The Palestinians have said, "No" too often to be taken seriously by other Arabs or the rest of us. Yet the French still seem obsessed with hosting a peace conference, with John Kerry nodding affirmatively to anything that looks hopeful.
But the French, as well as the Egyptians and Saudis--each with their proposals--may be principally concerned with taking from the Americans a piece of regional leadership.
Should Israel be more forthcoming, or is it clear that that nothing short of the regime's suicide and the return of Jews to wherever might produce unity among Palestinians?
Condemnation from the US State Department against any decision to build more housing in the post-1967 neighborhoods of Jerusalem testifies to the distance between competing conceptions of what is Israel. Yet again, at least one of the presidential candidates promises to move the US Embassy to Jerusalem, but no one here should expect it.
Do the State Department pronouncements change the shape of things?

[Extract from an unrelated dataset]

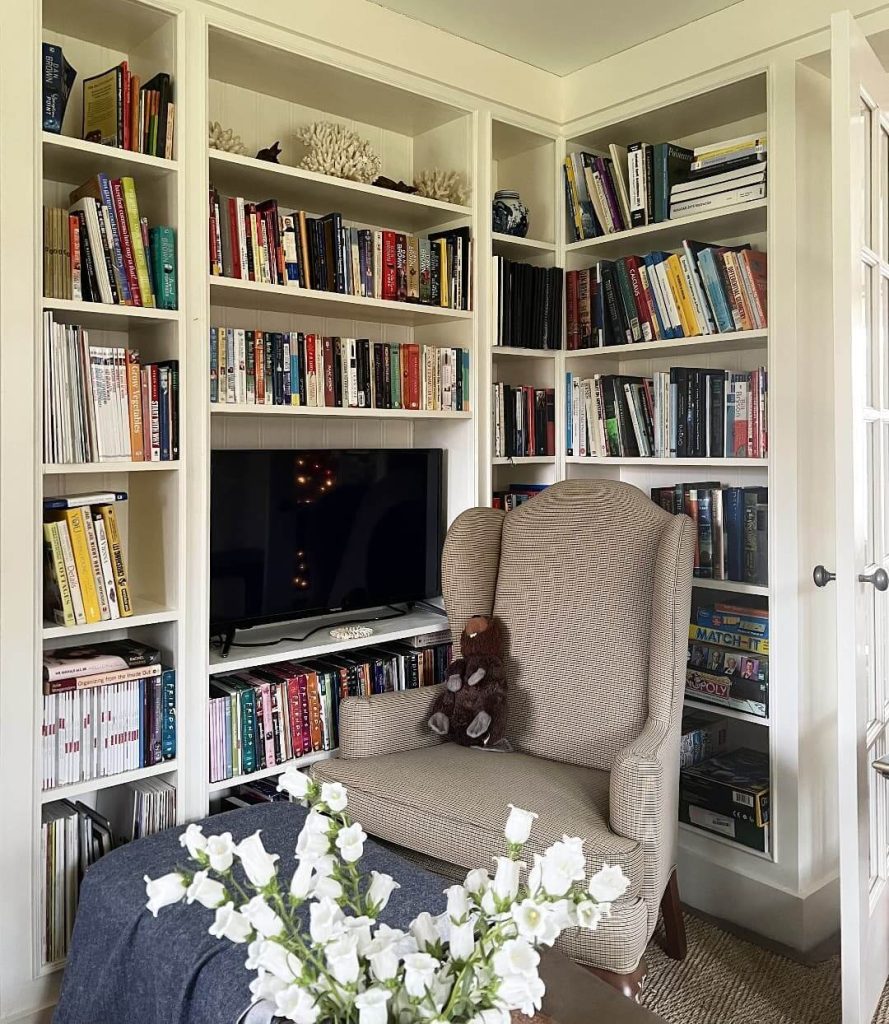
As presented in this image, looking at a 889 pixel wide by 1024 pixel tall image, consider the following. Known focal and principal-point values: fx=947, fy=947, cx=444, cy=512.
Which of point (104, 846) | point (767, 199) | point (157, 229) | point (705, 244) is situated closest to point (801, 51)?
point (767, 199)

Not by anything that is apparent.
Concerns for international pressure may cause building may be delayed, and construction slowed, Yet there is something like 900,000 Israeli Jews living in East Jerusalem and the West Bank. Each decision of Israeli authorities to move a few dozen due to court decisions produces years of delay, maneuvers by politicians, demonstrations by settlers, and often some fig leaf of a decision that keeps things pretty much where they were.

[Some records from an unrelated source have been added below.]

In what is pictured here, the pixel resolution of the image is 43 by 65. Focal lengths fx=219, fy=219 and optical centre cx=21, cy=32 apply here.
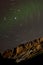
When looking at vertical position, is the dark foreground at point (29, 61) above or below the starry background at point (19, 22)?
below

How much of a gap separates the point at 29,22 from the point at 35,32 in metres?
0.10

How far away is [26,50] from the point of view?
171cm

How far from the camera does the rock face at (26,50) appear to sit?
5.36 feet

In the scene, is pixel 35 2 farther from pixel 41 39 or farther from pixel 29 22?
pixel 41 39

Currently there is a movement of former settlers in Gaza to prompt the government to move them back to Gaza.
They are demonstrating that political intensity, or madness, of is not a monopoly of the Palestinians, the US State Department, or the French Government..
One of the best explanations of Israel's stubbornness with respect to removing settlements from the West Bank derives from the Palestinian response against the withdrawal from Gaza. Opponents of Palestinian statehood or the removal of Israeli settlements note the thousands of rockets in several waves, several Israeli incursions, some destruction in Israel but much more in Gaza.
Yet as with everything, there are other explanations. They begin with the fractured nature of Palestinian society and politics, the Palestinian leadership's weakness in its own governing and politics, and its incapacity to agree to what Israelis or Americans have offered them. The man who travels the world as the Palestinian President remains in office more than seven years after the end of his term, and is not recognized as President in Gaza.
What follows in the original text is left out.